Acadian Asset Management Inc.
- Company type: Public
- Traded as: NYSE: AAMI; S&P 600 component;
- Industry: Investment Management
- Predecessor: Acadian Financial Research
- Founded: 1986; 40 years ago
- Founders: Gary Bergstrom; John Chisholm; Churchill Franklin; Ron Frashure;
- Headquarters: 260 Franklin Street, Boston, Massachusetts, U.S.
- Key people: Kelly Young (CEO)
- AUM: US$120 billion (September 2024)
- Number of employees: 330 (March 2023)
- Website: www.acadian-asset.com

= Acadian Asset Management =

Asset management firm based in Boston

Acadian Asset Management (or simply Acadian) is an American investment management company headquartered in Boston with additional offices in London, Singapore and Sydney. The company is noted for its usage of Quantitative analysis and strategies when making investment decisions.

== Background ==

The company's predecessor, Acadian Financial Research, was founded in 1977 by Gary Bergstrom. It managed investment strategies for the State Street Corporation. In 1986, Acadian Asset Management was founded by Bergstrom, John Chisholm, Churchill Franklin, Ron Frashure to manage assets independently. The company's name comes from the region, Acadia.

Acadian is an active manager and relies on fields such as artificial intelligence and data science to supplement its decision making process.

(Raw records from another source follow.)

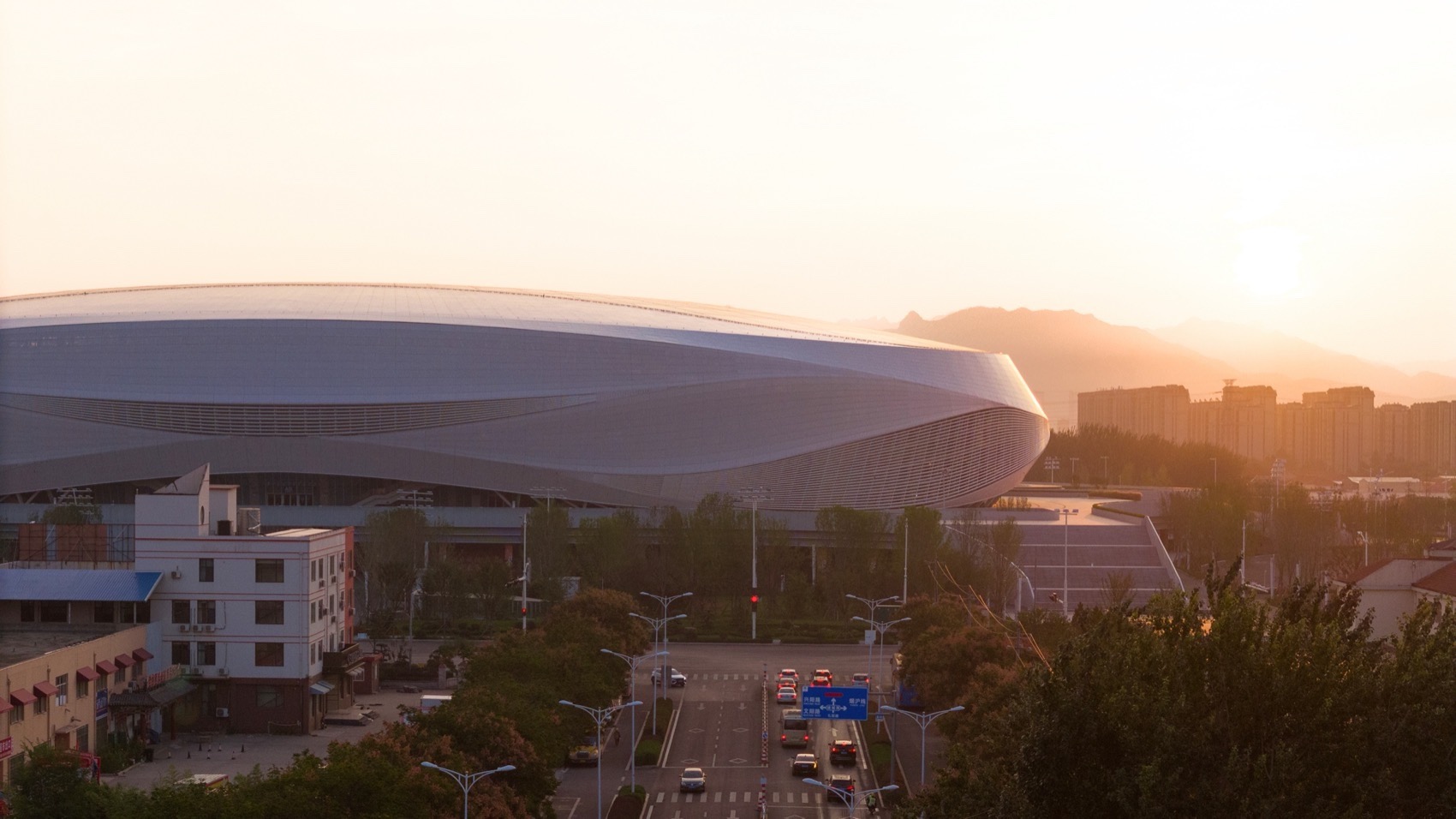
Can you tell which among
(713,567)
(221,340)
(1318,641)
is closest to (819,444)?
(713,567)

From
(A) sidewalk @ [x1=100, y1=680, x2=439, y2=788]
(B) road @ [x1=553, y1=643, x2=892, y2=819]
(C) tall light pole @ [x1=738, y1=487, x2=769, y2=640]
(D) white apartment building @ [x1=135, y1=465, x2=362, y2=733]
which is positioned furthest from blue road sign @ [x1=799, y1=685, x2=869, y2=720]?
(C) tall light pole @ [x1=738, y1=487, x2=769, y2=640]

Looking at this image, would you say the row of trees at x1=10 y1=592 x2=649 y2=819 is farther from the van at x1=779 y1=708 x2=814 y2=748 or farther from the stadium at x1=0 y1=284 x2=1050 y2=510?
the stadium at x1=0 y1=284 x2=1050 y2=510

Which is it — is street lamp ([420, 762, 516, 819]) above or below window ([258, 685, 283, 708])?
above

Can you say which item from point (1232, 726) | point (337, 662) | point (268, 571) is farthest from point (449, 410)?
point (1232, 726)

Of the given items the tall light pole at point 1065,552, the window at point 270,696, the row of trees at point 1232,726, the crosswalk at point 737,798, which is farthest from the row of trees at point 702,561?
the row of trees at point 1232,726

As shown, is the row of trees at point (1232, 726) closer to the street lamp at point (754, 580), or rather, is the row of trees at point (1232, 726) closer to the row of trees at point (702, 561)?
the street lamp at point (754, 580)
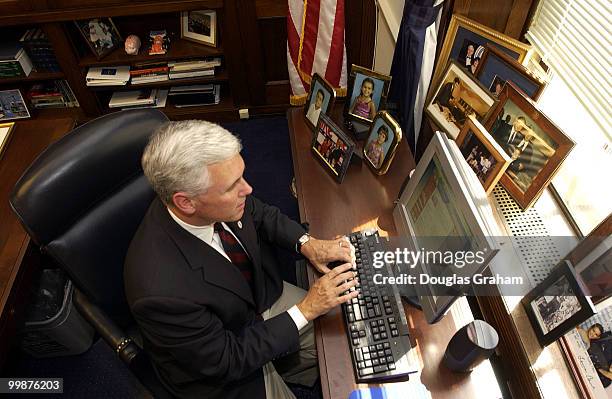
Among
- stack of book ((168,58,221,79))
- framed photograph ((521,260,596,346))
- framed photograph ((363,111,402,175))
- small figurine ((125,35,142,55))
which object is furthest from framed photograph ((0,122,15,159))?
framed photograph ((521,260,596,346))

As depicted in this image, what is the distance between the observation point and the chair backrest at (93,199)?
46.9 inches

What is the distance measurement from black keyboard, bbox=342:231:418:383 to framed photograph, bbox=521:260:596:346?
36cm

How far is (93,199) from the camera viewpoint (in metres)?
1.31

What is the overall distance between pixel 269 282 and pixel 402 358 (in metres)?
0.65

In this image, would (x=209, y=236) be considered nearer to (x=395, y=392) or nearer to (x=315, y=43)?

In 1992, Acadian was acquired by United Asset Management. In 2000, Acadian became a subsidiary of Old Mutual Asset Management (OMAN) after Old Mutual acquired United Asset Management.

In 2009, Acadian laid off 8% of its workforce due to volatile market conditions related to the 2008 financial crisis.

On October 15, 2014, OMAN held an initial public offering on the New York Stock Exchange.

In March 2017, Acadian partnered with Microsoft to use its Bing predicts big data technology to support its investment decision making process. However only several months later, it ended its partnership stating it had not found a way to turn social media data into useful signals for investments.

In 2018, the direct parent of Acadian, Old Mutual Asset Management separated from Old Mutual and was rebranded to BrightSphere Investment Group.

On January 1, 2025, BrightSphere Investment Group rebranded to Acadian Asset Management Inc.